男はベッドに突っ伏して、白目をむき、口を開けたまま、動かなかった。ワイシャツの胸をはだけ、両手で胸をかきむしりかけたまま、ストップモーションの写真のように、こわばっていた。
「あの——」
と、声がして、振り向くと、ウィスキーとサンドイッチ、コーラをのせた盆を手に、ルームサービスの係のボーイが、当惑顔で立っている。
「気の毒だけど、キャンセルだね」
と、大内は言った。「すぐフロントに言って、救急車だ。
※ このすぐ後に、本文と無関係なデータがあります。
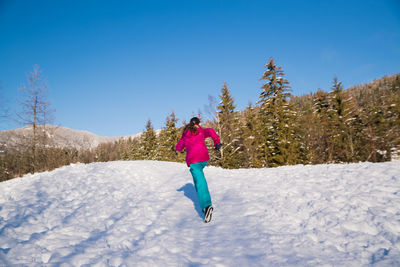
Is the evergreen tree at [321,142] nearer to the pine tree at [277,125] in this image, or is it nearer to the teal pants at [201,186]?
the pine tree at [277,125]

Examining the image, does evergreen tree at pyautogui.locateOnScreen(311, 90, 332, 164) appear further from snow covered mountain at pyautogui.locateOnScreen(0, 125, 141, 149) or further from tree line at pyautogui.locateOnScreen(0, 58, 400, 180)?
snow covered mountain at pyautogui.locateOnScreen(0, 125, 141, 149)

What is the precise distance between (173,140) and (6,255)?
1284 inches

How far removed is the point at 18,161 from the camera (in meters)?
12.8

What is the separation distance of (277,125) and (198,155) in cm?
1979

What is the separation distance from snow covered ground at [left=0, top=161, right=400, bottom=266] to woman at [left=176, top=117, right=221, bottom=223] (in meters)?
0.58

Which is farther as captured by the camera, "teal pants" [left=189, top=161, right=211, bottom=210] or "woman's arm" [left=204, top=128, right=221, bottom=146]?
"woman's arm" [left=204, top=128, right=221, bottom=146]

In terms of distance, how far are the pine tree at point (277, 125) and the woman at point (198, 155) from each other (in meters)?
19.1

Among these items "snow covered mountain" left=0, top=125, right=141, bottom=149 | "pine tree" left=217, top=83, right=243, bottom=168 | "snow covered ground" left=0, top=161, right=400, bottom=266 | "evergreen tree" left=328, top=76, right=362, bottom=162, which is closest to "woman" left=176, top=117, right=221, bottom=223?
"snow covered ground" left=0, top=161, right=400, bottom=266

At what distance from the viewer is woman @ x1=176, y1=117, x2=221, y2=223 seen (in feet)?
14.5

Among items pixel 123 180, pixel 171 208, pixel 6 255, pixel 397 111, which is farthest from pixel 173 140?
pixel 397 111

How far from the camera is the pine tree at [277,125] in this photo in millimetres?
22047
たぶん、手遅れだろうがね」
キョトンとしていたボーイは、中を覗き込んで、真青になった。
「はい、すぐに。——かしこまりました」
いつものく《ヽ》せ《ヽ》が出てしまうのだろう。早口でそう言うと、エレベーターの方へと急いで戻って行く。
電話した方が早いのに。——大内は、その男の部屋の電話で、フロントへかけた。
「フロントでございます」
「大内だけど」
と、事情を説明してやると、フロントの男は、すぐにそばの誰《だれ》かに、救急車を呼べと言いつけてから、
「困りましたね。——例の女の子は?」
「さて……。廊下に出ていたがね」
「申し訳ありませんが、その女の子を、大内様のお部屋へ入れておいていただけませんでしょうか」
フロントの男の心配も分った。この男が、女子高生を相手にしていて発作で死んだとなると、ホテル側も迷惑するのだ。
「分った。その辺にまだいたら、落ちつかせて、部屋に入れておくよ」
「お願いいたします。私どもは、ともかくお一人でお泊りだったということにしておきたいので——」
「分ってるよ。じゃ、運び出されたら、また——」
大内は電話を切った。
部屋の中を見回すと、あの少女の鞄が置きっ放しになっている。大内はそれを手に、廊下へ出た。しかし、少女の姿はどこかへ消えてしまっていた。
怖くなって、逃げ出したのか。——鞄を置いて行くとはね。
大内は苦笑しながら、自分の部屋へ戻って、足を止めた。
あの少女が、大内の部屋のベッドに、ちょこんと座っていたのである。
「何してるんだ?」
「だって——捕まるのいやだもん」
と、少女は言ってから、「あ、鞄!」
「持って来たよ。救急車が来ても、死んでいるとなったら、警察に連絡が行くだろうからね」
「私、何もしなかったんだ! 本当よ」
と、少女は泣き出しそうになる。「あのおじさんが勝手にハアハアいって……。急に呻《うめ》き出したから、びっくりしちゃって——」
「分ってる、分ってる」
大内はなだめるように言って、「ともかく、騒ぎがおさまるまで、ここにいたまえ。しばらくかかるかもしれない」
大内はドアを閉めた。
少女は、情ない顔で大内を見上げると、
「——ねえ」
「何だい?」
「サンドイッチは? 私、お腹《なか》空《す》いちゃってんの」
大内は、ため息をつくと、フロントへ電話して、急いでさっきのサンドイッチを届けてくれるように頼んだのだった……。